No, he would not come back. Might as well try to stop the wind. There had been murder in the Indian’s eyes. His spirit had betrayed him. His spirit and that ridiculous hound had been his whole life. His existence was thin ice through which he had finally plunged into empty cold darkness. The bottom was gone, the foundations smashed utterly and finally. Jason knew that feeling. He had barely survived it himself. He did not think the Indian could.
He slipped the gun into his pocket. And then horror chilled him to his very marrow. The toe was gone. It had flipped out when he took out the gun.
Jason went com
pletely to pieces. He clawed through the snow on his hands and knees. He had been here when attacked . . . no, no, he had opened the pocket here! He traced the marks left by the snowmobile, his fingers turning over every toe-sized clump of earth they found. Every few seconds his hands scratched at his coveralls, searching for the telltale lump that would signify that he had only overlooked it, long after reason told him it was gone for good.
The scanning traffic monitored by the radio at Ranger headquarters was concerned mostly with highway-patrol dispatches closing off roads with storm warnings or spotting fallen phone lines. These were normal occurrences for a blizzard. For that reason, Drake was unable to make up his mind whether the interrupted broadcast from Colby signaled a disaster or just more of Jack Helder’s poor luck.
Drake had asked the cops to test the tower on Mount Crane to see if the lines were down up there. When the calls came through perfectly, he knew the trouble was at the lodge itself.

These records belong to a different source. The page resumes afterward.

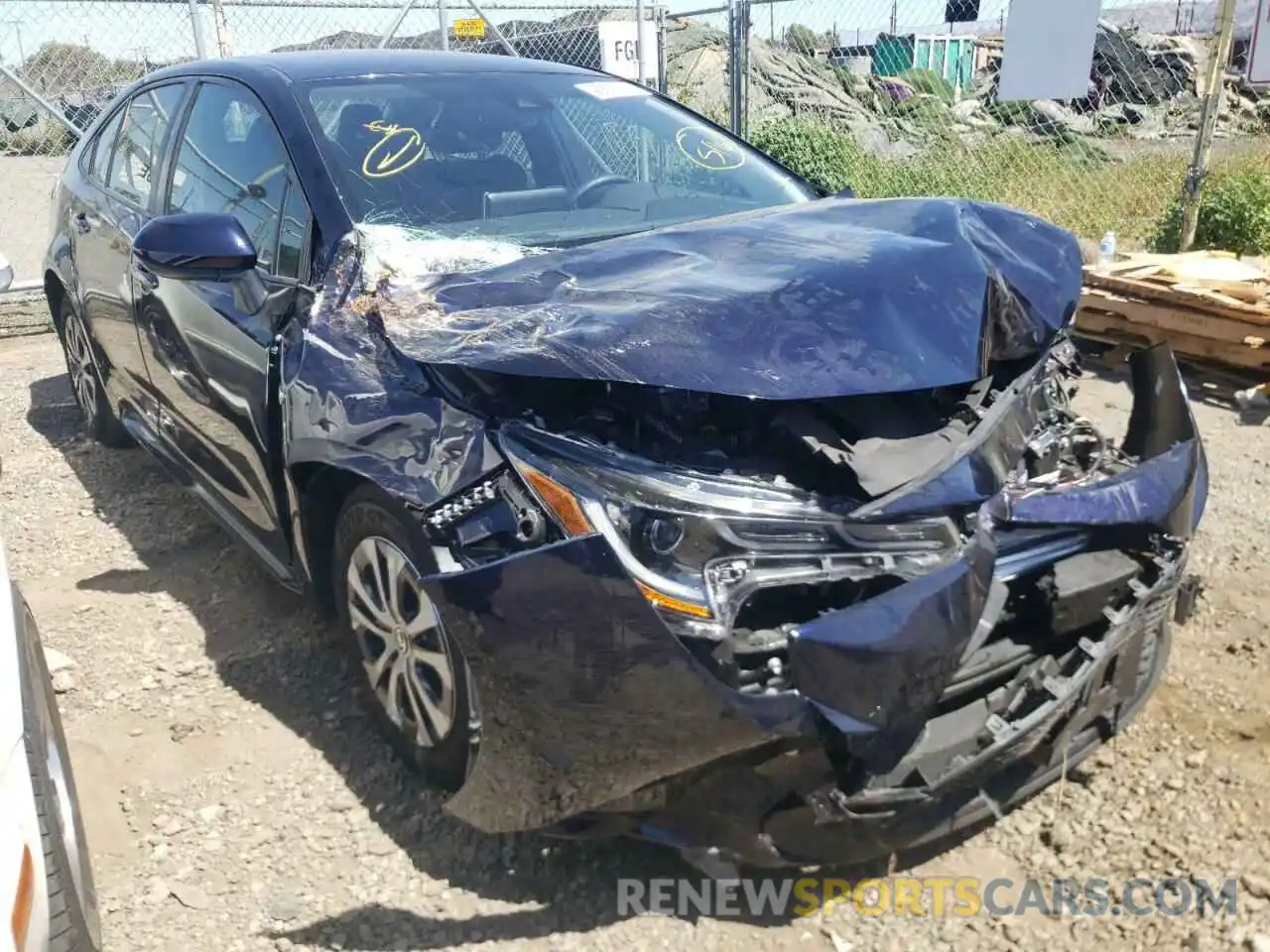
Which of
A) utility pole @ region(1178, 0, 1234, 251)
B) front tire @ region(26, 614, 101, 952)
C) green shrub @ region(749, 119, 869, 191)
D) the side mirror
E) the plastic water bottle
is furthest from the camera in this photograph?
green shrub @ region(749, 119, 869, 191)

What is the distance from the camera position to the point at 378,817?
2.61 meters

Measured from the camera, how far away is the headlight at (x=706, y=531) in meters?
1.96

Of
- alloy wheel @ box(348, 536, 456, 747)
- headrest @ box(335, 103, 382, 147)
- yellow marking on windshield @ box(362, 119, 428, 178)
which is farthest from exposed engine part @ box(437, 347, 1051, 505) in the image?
headrest @ box(335, 103, 382, 147)

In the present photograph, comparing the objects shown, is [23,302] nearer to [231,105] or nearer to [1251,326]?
[231,105]

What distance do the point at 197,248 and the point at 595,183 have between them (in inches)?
49.0

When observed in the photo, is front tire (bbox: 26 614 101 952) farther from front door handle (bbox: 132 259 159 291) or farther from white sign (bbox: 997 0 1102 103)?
white sign (bbox: 997 0 1102 103)

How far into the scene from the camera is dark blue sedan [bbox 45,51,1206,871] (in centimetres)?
191

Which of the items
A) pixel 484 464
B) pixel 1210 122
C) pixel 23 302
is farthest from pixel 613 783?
pixel 23 302

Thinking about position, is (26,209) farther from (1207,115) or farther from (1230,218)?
(1230,218)

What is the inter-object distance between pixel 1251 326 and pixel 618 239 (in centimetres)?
372

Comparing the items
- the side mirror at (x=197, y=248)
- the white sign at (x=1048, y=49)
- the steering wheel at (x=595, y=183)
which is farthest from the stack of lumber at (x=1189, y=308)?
the side mirror at (x=197, y=248)

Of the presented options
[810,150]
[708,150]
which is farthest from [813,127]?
[708,150]

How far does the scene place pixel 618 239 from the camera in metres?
2.97

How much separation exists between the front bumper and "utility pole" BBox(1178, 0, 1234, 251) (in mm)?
5483
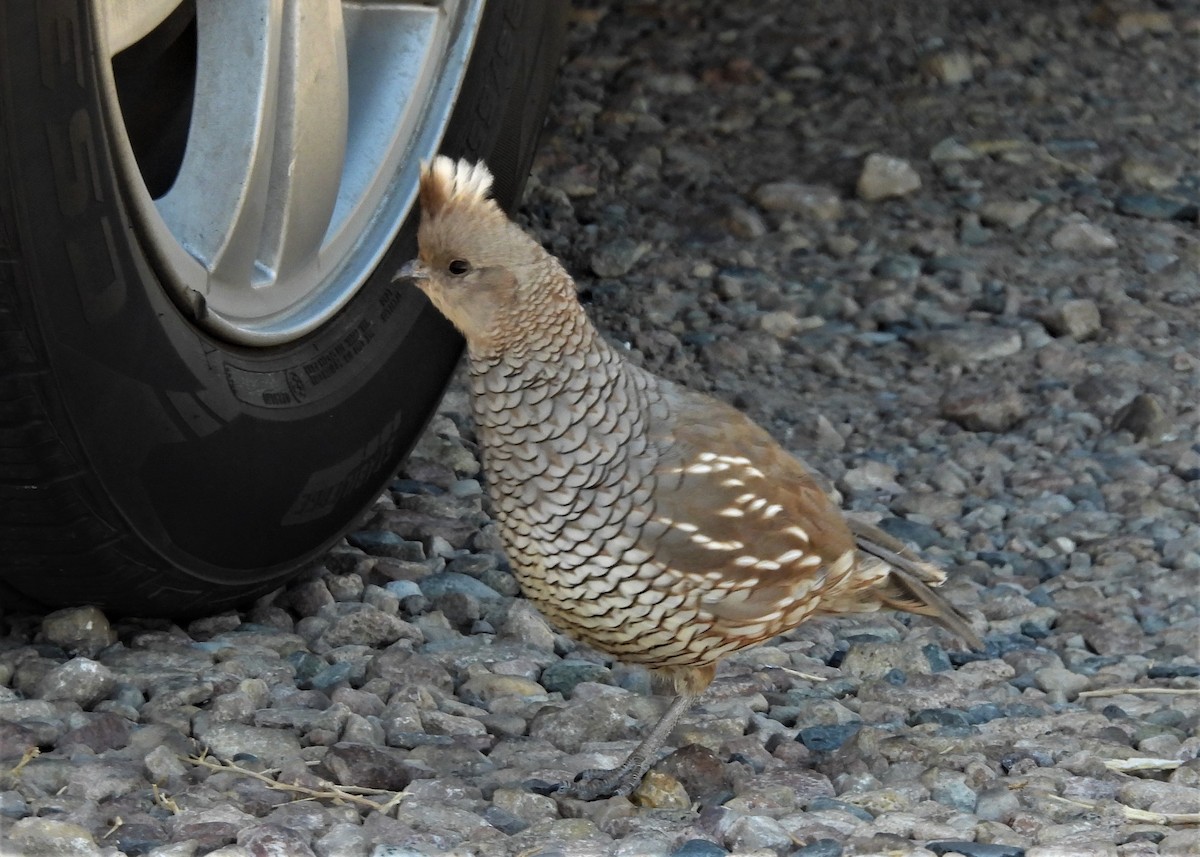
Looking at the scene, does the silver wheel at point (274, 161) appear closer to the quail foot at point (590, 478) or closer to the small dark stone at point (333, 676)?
the quail foot at point (590, 478)

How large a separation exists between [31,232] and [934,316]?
11.1ft

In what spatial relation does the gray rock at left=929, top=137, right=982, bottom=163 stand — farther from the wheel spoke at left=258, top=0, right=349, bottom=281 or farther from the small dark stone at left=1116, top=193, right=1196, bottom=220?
the wheel spoke at left=258, top=0, right=349, bottom=281

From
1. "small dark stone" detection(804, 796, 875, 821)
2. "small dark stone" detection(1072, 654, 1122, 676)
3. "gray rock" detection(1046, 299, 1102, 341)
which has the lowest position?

Helder had solemnly sworn to have all the guests in a Garrison motel by eight o’clock. Drake had called them, and they said they had expected another group of passengers momentarily. Momentarily stretched into half an hour, and the van still did not show up.
At eight fifteen he received a call from the hospital in Garrison. “It’s about that blood?”
“What blood?” Drake asked. “Oh. That blood.”
“Right. We classified Mr. Cole’s from the body you brought in. We’ve been trying to get a line on the other stuff.”
“Okay. Fine. What is it?”
The doctor paused. “Well, that answers my question. I was about to ask you.”
“Uh-huh.”
“I believe you said it was a bear.”
“Did I?”
“Somebody said it was a bear. We checked that. It’s not a bear. It’s not a deer, either. Did Lester keep hogs or chickens or anything?”
“Try human.” After hanging up, Drake shouted, “Tony?” Jones looked in the door. “I hate to do this, but take Wallace and run up to Colby Lodge.”